Risultati eclatanti per un partito che fino ad un anno e mezzo fa si chiamava Lega nord e teorizzava la secessione. Nonostante un problema enorme di classe dirigente, al sud drena voti a tutti gli altri partiti.
A Lipari, per esempio, la Lega, senza candidati autoctoni, con 680 voti è il terzo partito, prende più voti dei grillini e doppia il PD.
Non credo che tale consenso discenda dalla volontà di sostenere Tav, autonomia differenziata delle regioni del nord o improbabili e controproducenti “guerre” mosse all’Europa (i sovranisti saranno marginali), ma piuttosto da un processo di identificazione col leader del momento, che è tentazione e vizio insuperabile dell’italiano medio, perfino quando, come nel caso dei meridionali, si è stati coperti di insulti e disprezzati dal leader in questione per anni.
Certo, il fatto che un partito sempre lontano dalle nostre questioni (se non ostile) e senza radicamento territoriale prenda tanti voti lascia perplessi.
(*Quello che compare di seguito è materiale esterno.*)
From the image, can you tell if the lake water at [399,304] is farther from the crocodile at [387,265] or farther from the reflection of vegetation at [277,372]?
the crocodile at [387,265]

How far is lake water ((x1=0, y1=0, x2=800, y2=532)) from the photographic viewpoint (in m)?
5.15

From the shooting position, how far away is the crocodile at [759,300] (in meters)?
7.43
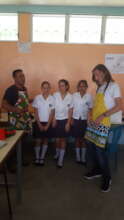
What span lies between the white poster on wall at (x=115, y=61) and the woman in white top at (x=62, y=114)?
43.0 inches

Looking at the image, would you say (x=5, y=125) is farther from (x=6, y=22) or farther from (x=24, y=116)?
(x=6, y=22)

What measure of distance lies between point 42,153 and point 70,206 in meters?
1.09

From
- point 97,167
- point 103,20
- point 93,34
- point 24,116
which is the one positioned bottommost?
point 97,167

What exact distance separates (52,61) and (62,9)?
2.97ft

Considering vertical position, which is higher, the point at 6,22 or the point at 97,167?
the point at 6,22

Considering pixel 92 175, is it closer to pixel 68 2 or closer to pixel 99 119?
pixel 99 119

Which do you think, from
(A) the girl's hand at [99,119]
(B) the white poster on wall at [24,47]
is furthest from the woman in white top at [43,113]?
(B) the white poster on wall at [24,47]

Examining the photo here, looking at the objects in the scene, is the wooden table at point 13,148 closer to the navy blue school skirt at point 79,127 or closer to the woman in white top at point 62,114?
Answer: the woman in white top at point 62,114

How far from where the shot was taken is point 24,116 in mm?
2816

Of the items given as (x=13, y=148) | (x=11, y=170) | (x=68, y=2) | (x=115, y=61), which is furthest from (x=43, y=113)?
(x=68, y=2)

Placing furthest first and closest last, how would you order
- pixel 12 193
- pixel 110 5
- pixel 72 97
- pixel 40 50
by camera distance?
pixel 40 50 → pixel 110 5 → pixel 72 97 → pixel 12 193

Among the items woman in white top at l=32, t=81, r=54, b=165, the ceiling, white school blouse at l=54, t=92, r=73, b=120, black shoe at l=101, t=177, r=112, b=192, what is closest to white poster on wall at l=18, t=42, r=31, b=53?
the ceiling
Bisogna, però, riconoscere a Salvini la furbizia ed il merito indiscutibile di aver cambiato in corsa i “nemici statutari” della Lega: quando lo spazio di manovra si limitava al nord, erano “Roma ladrona” ed i meridionali; ora che il partito ambisce a mietere consensi su tutto il territorio nazionale, sono i migranti e l’Europa matrigna.
Senza “nemici” a cui attribuire colpe e sventure nostrane, l’italiano soffre, si smarrisce: i leghisti lo hanno capito da un pezzo e capitalizzano l’intuizione.
Il resto del lavoro per la Lega lo fanno l’ignavia e lo scarso senso di appartenenza degli attori politici locali degli altri partiti, soprattutto quelli dei piccoli centri che non aiutano le persone a distinguere conservatori e populisti da progressisti e popolari, azioni politiche utili da avventure disastrose; qualche volta per limiti personali ed altre per interessi contingenti...
Un’attività politica di così corto respiro, che non spiega le differenze, non appassiona, che non ha slanci ideali e non forma cittadini consapevoli e responsabili ma solo elettori interessati a piccole e personalissime questioni o “umorali”, finisce per uccidere la Politica e la sua funzione.